* Arbeitsanweisungen *
(a) Aus welchen Ländern bringt Herbert F. Plahl laut dem Artikel über die Atelierausstellung in der Stockmann-Villa seine Impressionen mit?
(b) Führe den Artikel über die Atelierausstellung in der Stockmann-Villa im Anschluss an seinen letzten Satz weiter.

* Vorliegender Text *
----------
Szenario:Farbenrausch und Katzenjammer

Atelierausstellung Stockmannvilla Dachau

Ralf Hanrieders Atelier mit neuen Bildern und alten Freunden.

(Foto: Renate Scheigl)

Die Atelierausstellung in der Stockmann-Villa ist gut besucht

Von Gregor Schiegl, Dachau

Aus den großen Atelierfenstern der Stockmann-Villa strahlt warmes Licht. Unten im Erdgeschoss begrüßt Herbert F. Plahl seine Gäste. Er hat einiges zu tun, viele Hände sind zu schütteln, Wein und Häppchen anzubieten, und immer wieder wird er gebeten, doch etwas über seine Bilder zu erzählen, die mit ihren kraftvollen Farben ein eigenes, inneres Leuchten zeigen. Das Schöne, Eigenartige und Faszinierende an seinen Arbeiten ist ja, dass sie auf den ersten Blick farb- und formschön, aber völlig abstrakt sind. Bis sich aus den zarten Farbfeldern und dem Gewirr der Linien auf einmal Häuser und Straßen formen, Leinen mit bunten Wäschestücken und einem Gewimmel von Menschen unter einer staubverschleierten Sonne. Impressionen, die Plahl von seinen Reisen um die ganze Welt mitnimmt, aus China, Indien oder Spanien. Das Künstlerleben wirkt heiter und leicht auf die, die nur zu Besuch sind.
----------
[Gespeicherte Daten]

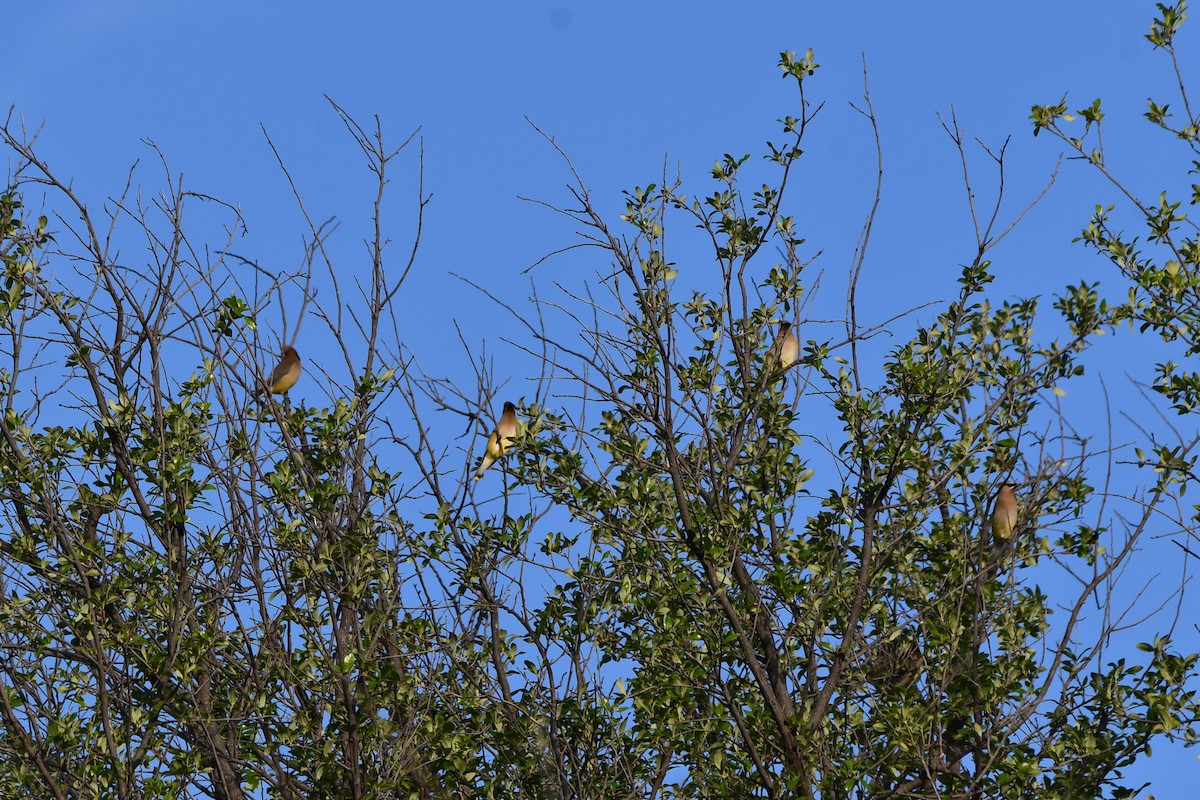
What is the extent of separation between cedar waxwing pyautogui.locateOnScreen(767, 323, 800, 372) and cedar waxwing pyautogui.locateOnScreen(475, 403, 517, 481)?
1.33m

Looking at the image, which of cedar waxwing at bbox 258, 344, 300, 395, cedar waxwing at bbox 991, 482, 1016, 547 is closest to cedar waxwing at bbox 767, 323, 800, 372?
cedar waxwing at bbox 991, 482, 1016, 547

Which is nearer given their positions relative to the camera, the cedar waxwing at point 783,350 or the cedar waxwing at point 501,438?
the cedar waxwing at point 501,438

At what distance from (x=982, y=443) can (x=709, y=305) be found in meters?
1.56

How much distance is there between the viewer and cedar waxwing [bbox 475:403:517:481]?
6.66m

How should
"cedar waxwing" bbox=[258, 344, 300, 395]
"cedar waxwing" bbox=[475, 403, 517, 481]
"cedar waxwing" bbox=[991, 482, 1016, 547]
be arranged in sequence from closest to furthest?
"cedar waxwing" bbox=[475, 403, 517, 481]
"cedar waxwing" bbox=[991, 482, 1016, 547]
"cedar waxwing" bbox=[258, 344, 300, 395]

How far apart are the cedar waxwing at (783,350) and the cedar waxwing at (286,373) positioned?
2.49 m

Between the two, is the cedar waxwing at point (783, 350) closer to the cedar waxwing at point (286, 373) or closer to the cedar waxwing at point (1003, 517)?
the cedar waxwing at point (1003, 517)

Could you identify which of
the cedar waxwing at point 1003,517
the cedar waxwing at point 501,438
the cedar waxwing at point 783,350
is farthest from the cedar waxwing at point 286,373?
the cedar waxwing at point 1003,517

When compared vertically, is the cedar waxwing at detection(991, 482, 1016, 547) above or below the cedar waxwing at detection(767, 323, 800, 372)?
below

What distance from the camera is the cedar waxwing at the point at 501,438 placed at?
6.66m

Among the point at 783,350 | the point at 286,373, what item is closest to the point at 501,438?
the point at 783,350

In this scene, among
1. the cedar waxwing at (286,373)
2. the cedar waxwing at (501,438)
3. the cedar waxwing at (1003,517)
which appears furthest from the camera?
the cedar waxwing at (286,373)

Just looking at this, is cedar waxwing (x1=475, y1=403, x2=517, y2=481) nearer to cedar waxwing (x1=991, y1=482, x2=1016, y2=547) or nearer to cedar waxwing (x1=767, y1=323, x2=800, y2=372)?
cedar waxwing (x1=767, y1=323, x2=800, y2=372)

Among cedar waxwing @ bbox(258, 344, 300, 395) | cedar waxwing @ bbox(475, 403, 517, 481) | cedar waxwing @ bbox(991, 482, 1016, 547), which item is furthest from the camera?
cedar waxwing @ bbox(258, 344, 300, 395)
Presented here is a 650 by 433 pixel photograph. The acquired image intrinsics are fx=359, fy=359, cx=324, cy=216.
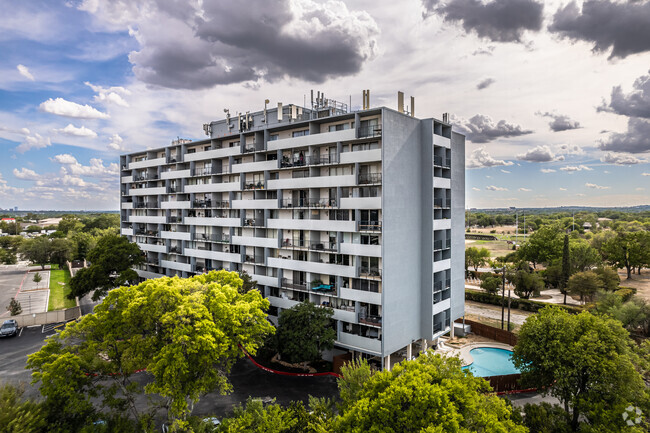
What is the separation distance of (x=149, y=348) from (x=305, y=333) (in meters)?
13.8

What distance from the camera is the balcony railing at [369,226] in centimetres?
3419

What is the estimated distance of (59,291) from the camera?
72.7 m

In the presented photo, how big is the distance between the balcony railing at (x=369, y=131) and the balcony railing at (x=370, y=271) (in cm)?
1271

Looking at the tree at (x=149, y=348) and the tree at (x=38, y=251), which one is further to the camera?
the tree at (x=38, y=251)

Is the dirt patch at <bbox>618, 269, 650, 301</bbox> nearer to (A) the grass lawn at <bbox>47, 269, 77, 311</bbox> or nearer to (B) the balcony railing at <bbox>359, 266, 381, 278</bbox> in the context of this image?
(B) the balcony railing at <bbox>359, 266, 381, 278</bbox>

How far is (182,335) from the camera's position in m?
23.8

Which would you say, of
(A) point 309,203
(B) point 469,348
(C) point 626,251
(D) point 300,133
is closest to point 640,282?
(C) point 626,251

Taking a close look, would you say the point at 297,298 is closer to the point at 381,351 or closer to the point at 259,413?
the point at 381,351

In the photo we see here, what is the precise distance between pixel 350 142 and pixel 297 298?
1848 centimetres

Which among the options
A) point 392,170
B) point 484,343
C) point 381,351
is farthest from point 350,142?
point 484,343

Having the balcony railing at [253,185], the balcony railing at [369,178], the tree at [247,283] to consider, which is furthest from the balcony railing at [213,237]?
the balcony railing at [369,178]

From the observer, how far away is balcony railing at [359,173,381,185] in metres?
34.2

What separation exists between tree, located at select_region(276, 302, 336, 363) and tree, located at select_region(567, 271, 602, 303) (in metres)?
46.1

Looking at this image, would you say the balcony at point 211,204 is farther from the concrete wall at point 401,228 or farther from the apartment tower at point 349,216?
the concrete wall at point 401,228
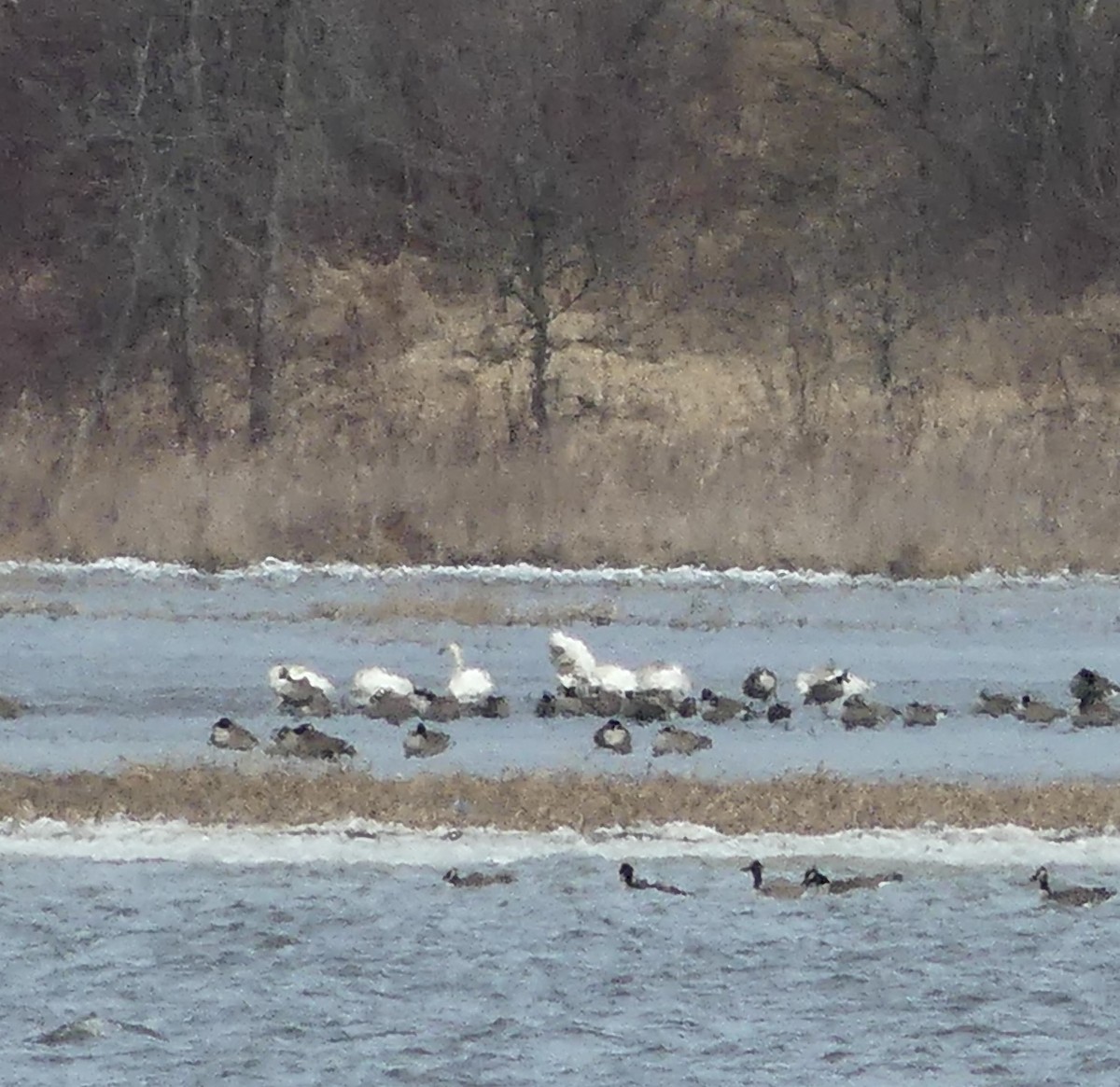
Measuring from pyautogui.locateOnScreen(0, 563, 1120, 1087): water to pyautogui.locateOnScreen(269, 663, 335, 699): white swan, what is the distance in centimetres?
----------
* Lösungen *
(a) Aus China, Indien oder Spanien.

(b)
Es ist bereits Plahls 36. Atelierausstellung, als Künstler ist er etabliert, aber selbst für ihn ist dieser Tag mehr als nur ein geselliger Abend mit Kunstfreunden. "Dieser Tag entscheidet mit darüber, ob man im nächsten Jahr noch Kunst machen kann oder nicht", sagt Plahl. Existenzängste sind die ständigen Begleiter der Dachauer Künstler. Aber dieser Freitagabend verläuft nicht schlecht. Plahls Werke stoßen auf großes Interesse, auch bei Sammlern.

Seinem Kollegen Ralf Hanrieder im ersten Stock stattet ein Käufer gleich nach der Eröffnung einen Besuch ab, um sich das Gemälde mit dem feurigen Auge vor tiefblauem Hintergrund zu sichern, bevor es ihm ein anderer wegschnappt. Das Bild mit dem Titel "Retina" war in der SZ Dachau abgedruckt gewesen, das könnte auch eine Rolle gespielt haben. Hanrieder malt seit 25 Jahren Bilder, deren ästhetische Bausteine magische Quadrate sind. An einem großformatigen sonnenhell strahlenden Bild, das die ganze Wand des Ateliers einnimmt, hat er drei Monate lang gewerkelt. Andere würden dabei wahnsinnig werden, Hanrieder liebt diese Feinarbeit. "Für mich ist es wie Meditation." Und wenn man die durch kunstvoll geknüpfte und verdichtete Liniengespinste erzeugte Tiefenwirkung betrachtet, bekommt man selbst schon fast kosmische Gefühle. Oder auch heftig irritierende wie bei "Mushroom Light". Darin lässt Hanrieder grüne und rote Komplementärfarben so hart aufeinanderknallen, dass die Sehzäpfchen im Auge vor Reizüberflutung panisch zappeln. "Ich bin total geflasht!", sagt ein Besucher und lacht.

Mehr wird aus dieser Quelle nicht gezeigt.